Belge Bölümü
────────────────────────────────────────
Böyle değil de bu çatışmalara neden olan unsurları ortadan kaldıracak, bugün olduğu, İki devlet Rusya ve Ukrayna savaşındaki, gibi daha net tavırlarla bu işin içinde olsaydık acaba Suriye bu durumda olur muydu? Ayrıca beş milyon Suriyeli mültecilere biz bakmak zorunda kalır mıydık? Bunların hepsi stratejik derinliklerle ilgili kitaplar yazmış olsak ta, derinlikleri göremez olmamızdan kaynaklanmıyor mu?

Arap Fırtınalarıyla BOP projesi uygulama sürecine girdi, ancak bu süreç, her ne kadar sükûnet varmış gibi görülse de öyle olmadığı muhakkak. BOP sürecinin meyvelerinin çok yakın zamanda ortaya çıkacağına hep birlikte şahit olacağız. Güneyimizde Düzenli orduya sahip bir Kürt devleti adı altında, Büyük İsrail’e hizmette sınır tanımayan açılımlar yapılacak. Dağlardaki Teröristlerin kalanlarının da dağlardan çekilmesinin temel nedeninin BOP’ la birlikte onlara vaat edilen devlet içindeki konumlandırmadan kaynaklandığını düşünüyorum. Yani diyeceğim o ki, BOP tıkır tıkır yoluna devam ediyor.
────────────────────────────────────────
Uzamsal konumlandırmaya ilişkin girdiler
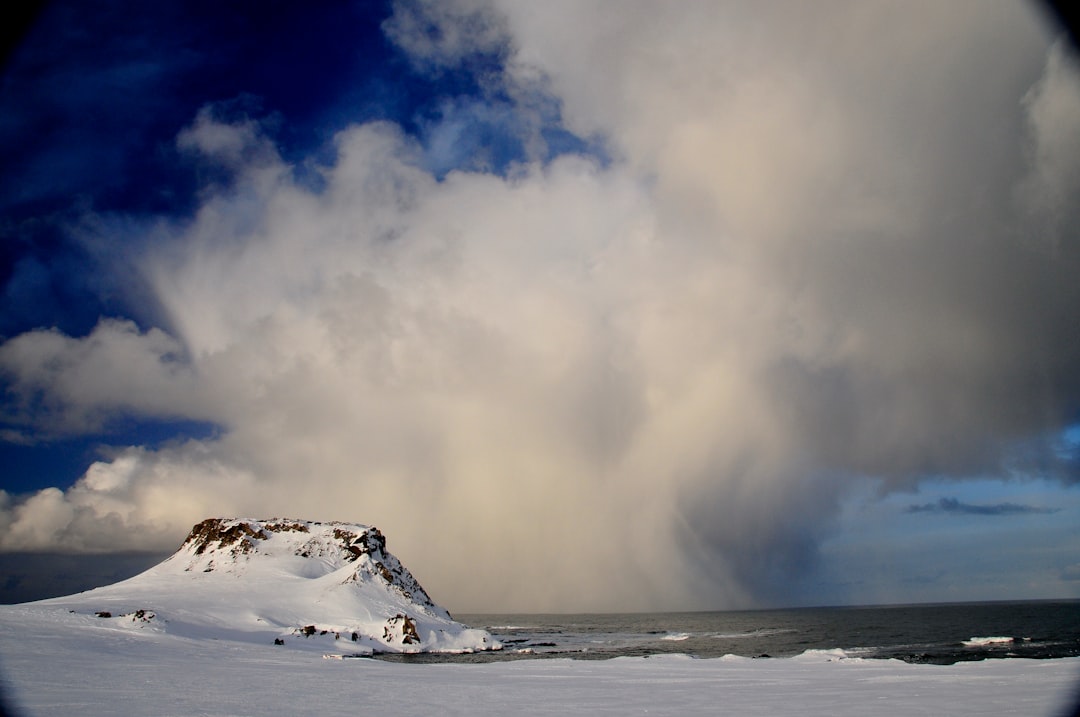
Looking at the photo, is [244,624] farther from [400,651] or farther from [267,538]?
[267,538]

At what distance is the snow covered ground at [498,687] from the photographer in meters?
18.0

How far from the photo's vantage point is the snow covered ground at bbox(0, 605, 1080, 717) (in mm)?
18047

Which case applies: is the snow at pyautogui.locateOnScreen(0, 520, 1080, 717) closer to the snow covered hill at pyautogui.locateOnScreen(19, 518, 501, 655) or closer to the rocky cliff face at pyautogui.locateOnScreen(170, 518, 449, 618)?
the snow covered hill at pyautogui.locateOnScreen(19, 518, 501, 655)

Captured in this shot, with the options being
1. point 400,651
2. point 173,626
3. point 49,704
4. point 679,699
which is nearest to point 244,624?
point 173,626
────────────────────────────────────────
Yazılı Yönerge A
Belge bölümündeki soru işaretiyle biten cümlelerin tamamını sırasıyla yazın.
Yazılı Yönerge B
Belge bölümünün "Arap Fırtınalarıyla BOP" ifadesinden başlayıp "yoluna devam ediyor." ifadesinde sona eren kısmını harfi harfine çoğaltın.
Yazılı Yönerge C
Belge bölümüne dayanarak aşağıdaki soruları kısaca yanıtlayın.
(i) Kaç Suriyeli mülteciden söz edilmektedir?
(ii) BOP projesi hangi olaylarla uygulama sürecine girmiştir?
(iii) Güneyde kurulacağı ileri sürülen Kürt devletinin neye sahip olacağı belirtilmektedir?

Problem Çözümü A
1. Böyle değil de bu çatışmalara neden olan unsurları ortadan kaldıracak, bugün olduğu, İki devlet Rusya ve Ukrayna savaşındaki, gibi daha net tavırlarla bu işin içinde olsaydık acaba Suriye bu durumda olur muydu?
2. Ayrıca beş milyon Suriyeli mültecilere biz bakmak zorunda kalır mıydık?
3. Bunların hepsi stratejik derinliklerle ilgili kitaplar yazmış olsak ta, derinlikleri göremez olmamızdan kaynaklanmıyor mu?

Problem Çözümü B
Arap Fırtınalarıyla BOP projesi uygulama sürecine girdi, ancak bu süreç, her ne kadar sükûnet varmış gibi görülse de öyle olmadığı muhakkak. BOP sürecinin meyvelerinin çok yakın zamanda ortaya çıkacağına hep birlikte şahit olacağız. Güneyimizde Düzenli orduya sahip bir Kürt devleti adı altında, Büyük İsrail’e hizmette sınır tanımayan açılımlar yapılacak. Dağlardaki Teröristlerin kalanlarının da dağlardan çekilmesinin temel nedeninin BOP’ la birlikte onlara vaat edilen devlet içindeki konumlandırmadan kaynaklandığını düşünüyorum. Yani diyeceğim o ki, BOP tıkır tıkır yoluna devam ediyor.

Problem Çözümü C
(i) Beş milyon Suriyeli mülteciden.
(ii) Arap Fırtınalarıyla.
(iii) Düzenli orduya.